Côté palette chromatique, le constat est donc clair : les bleus, les rouges et toutes les tonalités qui les séparent, du bordeaux au violet, sont prédestinées pour contraster avec la dominante de vert.
S’il y a une petite touche de blanc dedans, c’est encore plus facile.

CE QUI NE LUI RÉUSSIT PAS

J’ai aussi profité de ces années de collaboration pour remarquer ce qui ne réussit pas à ce manteau, et qui tient essentiellement à une affaire de volumes :

• Être porté avec autre chose qu’un col rond ou un col V. Son col à lui est déjà suffisamment travaillé, et il faut lui laisser la vedette, donc j’évite les « cols chemises » classiques (d’où l’astuce du foulard pour la chemise cigognes).

• Être fermé, donc. Ça casse vraiment sa ligne, son mouvement et son potentiel.

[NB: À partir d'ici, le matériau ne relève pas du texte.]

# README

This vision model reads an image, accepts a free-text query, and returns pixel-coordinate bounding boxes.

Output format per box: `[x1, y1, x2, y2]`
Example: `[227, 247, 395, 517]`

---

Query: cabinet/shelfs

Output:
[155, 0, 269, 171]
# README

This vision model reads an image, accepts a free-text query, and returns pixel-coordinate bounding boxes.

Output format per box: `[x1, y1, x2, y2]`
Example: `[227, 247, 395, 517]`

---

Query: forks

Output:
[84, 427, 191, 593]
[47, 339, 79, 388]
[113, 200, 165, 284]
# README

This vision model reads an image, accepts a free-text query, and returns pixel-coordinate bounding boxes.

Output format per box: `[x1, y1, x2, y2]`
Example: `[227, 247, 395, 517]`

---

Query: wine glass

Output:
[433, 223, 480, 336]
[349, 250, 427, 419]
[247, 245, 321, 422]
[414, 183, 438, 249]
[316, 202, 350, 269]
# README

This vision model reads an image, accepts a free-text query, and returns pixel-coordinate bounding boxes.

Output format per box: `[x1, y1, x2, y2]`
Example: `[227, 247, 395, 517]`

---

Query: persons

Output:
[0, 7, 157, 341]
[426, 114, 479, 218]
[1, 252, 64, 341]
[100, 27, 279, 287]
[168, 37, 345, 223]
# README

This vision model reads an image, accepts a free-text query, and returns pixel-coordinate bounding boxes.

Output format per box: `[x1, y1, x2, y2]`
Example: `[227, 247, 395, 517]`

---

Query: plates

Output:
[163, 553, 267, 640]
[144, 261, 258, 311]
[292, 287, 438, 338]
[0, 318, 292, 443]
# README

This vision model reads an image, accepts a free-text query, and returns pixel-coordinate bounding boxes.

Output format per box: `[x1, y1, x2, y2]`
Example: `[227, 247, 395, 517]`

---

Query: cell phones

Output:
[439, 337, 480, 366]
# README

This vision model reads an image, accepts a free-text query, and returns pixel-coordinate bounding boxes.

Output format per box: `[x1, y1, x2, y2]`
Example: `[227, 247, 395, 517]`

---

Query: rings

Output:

Ça limite son rayon d’action, mais j’aime bien l’idée de pouvoir le prioriser quand les températures remontent.

MANTEAU À CARREAUX VERT = TRENCH BEIGE (SI, SI)

Météorologiquement, il fait en fait office de trench.

Je le porte beaucoup plus que mon trench beige (que je pense d’ailleurs remplacer l’année prochaine par un trench bleu marine, qui me serait beaucoup plus utile) preuve une fois de plus que nos « basiques personnels » prennent parfois les apparences les plus inattendues.